Figure 1:SDS-PAGE of the expression proteins. Lane1: Ladder; Lane 2 & 3: Before induction; Lane 4 & 5: After induction.
ION exchange chromatography:
Ion exchange chromatography was done to purify the protein of interest. The protein of interest was E2 which was found to be expressed in the bacterial cells (E.coli DH5α) using the plasmid pRSF_ T6 Ube2t. The protein of interest cloned was MCS1 which is His6- Ube2t (His tagged).
On separation of protein fractionation, the supernatant was allowed for ion exchange to elute the protein of interest. The protein of interest was found to be approximately around 24kDa. As shown in the figure 2, the protein of interest was found at a peak of molecular weight 24kDa between the 35-40ml of elute volume. The sample component was collected and later used for the SDS PAGE analysis for validation.
Figure 2: Ion exchange chromatogram showing the peak value of the desired protein. The protein of interest peak was shown to be at 24kDa. The volume of the elute between 35-40ml.
The samples run on SDS PAGE showed that the fractions are pure in nature
The protein band of interest was found to be approximately between 25 and 23kDa (data not shown) which was correlating to the hypothetical calculated value (24638.0410) from the online calculator. The protein bands confirm of the presence of the desired protein. All the samples were pooled and used for the Ubiquitination assay.
The E2 conjugating enzyme tested in the reaction catalysed the substrate ubiquitylation assay. From the data it seems likely that E2 conjugation with the substrate was possible at 30min and thereafter. In lane 2, the substrate was free in nature, whereas in lane 4 the substrate conjugation was seen clearly. This clearly indicates the role of E2 in conjugation. As from the figure 3, the conjugation increased with the time. In lane 6 the conjugation of E2 can be clearly depicted.

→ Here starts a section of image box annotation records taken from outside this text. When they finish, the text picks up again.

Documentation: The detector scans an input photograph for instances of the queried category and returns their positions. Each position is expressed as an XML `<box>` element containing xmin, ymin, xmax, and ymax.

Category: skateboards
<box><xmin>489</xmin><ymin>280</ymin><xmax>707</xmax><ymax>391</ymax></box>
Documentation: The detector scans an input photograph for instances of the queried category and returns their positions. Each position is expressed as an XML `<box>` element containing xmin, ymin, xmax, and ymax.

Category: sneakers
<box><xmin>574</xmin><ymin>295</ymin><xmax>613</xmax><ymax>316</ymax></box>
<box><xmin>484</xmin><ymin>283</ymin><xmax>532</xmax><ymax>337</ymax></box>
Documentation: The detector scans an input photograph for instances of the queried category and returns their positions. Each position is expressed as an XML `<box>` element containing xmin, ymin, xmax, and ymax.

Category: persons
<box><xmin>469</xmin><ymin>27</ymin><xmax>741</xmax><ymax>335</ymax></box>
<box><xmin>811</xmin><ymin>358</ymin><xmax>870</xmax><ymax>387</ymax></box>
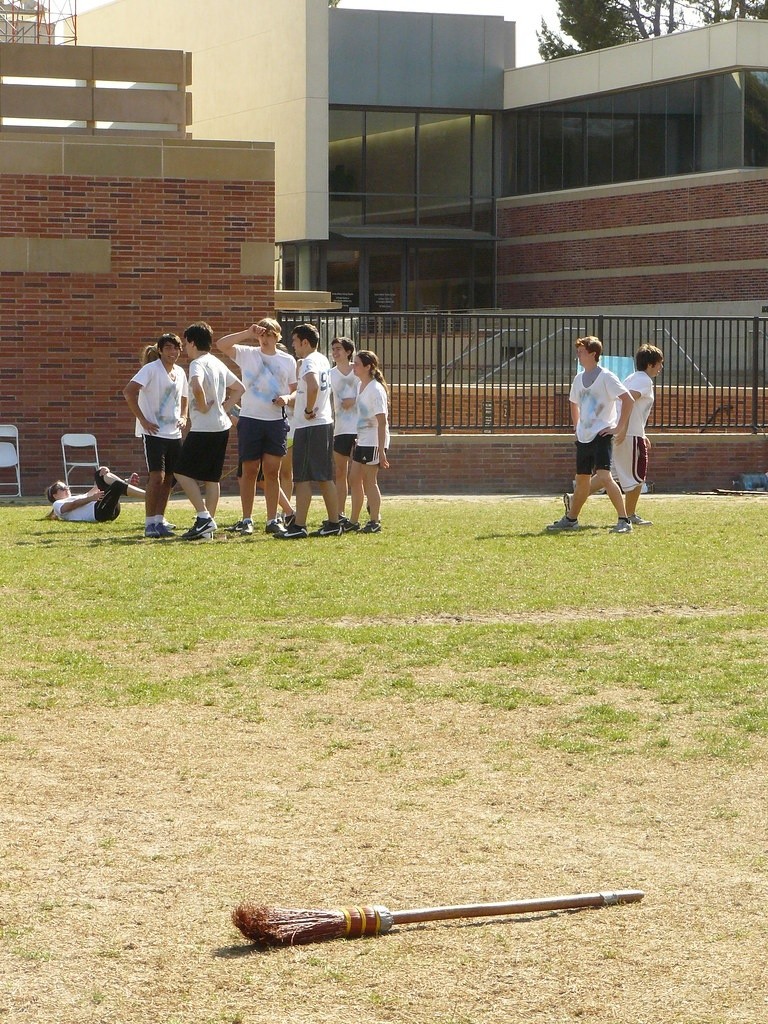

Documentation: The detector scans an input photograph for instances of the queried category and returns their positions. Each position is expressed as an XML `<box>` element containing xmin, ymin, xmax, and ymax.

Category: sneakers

Figure 3:SDS-PAGE showing Ube2t Ubiquitination. Lane 1: Protein ladder; Lane 2: 0 minutes samples with ATP; Lane 3: 0 minutes samples without ATP; Lane 4: 30 minutes samples with ATP; Lane 5: 30 minutes samples without ATP; Lane 6: 60 minutes samples with ATP
From the figure 4, it is clearly understood that the E2 conjugation was decreased as the time increased. In lane 1, the conjugated sample was found to be deconjugated. In lane 3 and 4 the deconjugated substrate can be seen away from the E2. This clearly depicts of the role of E2 in conjugation.
In the figure 4, E2 protein was observed at about 24kDa. Once DUB was added initially, the deconjugation of the protein can be seen clearly. In lane 3 and 4, the deconjugated substrate was found to be separated at about 50kDa.
Figure 4:SDS-PAGE of Deubiquitination. Lane M: protein ladder; Lane 1: 0 minutes with DUB; Lane 2: 30 minutes with DUB; Lane 3: 30 minutes with DUB. The samples were run on 10% gel.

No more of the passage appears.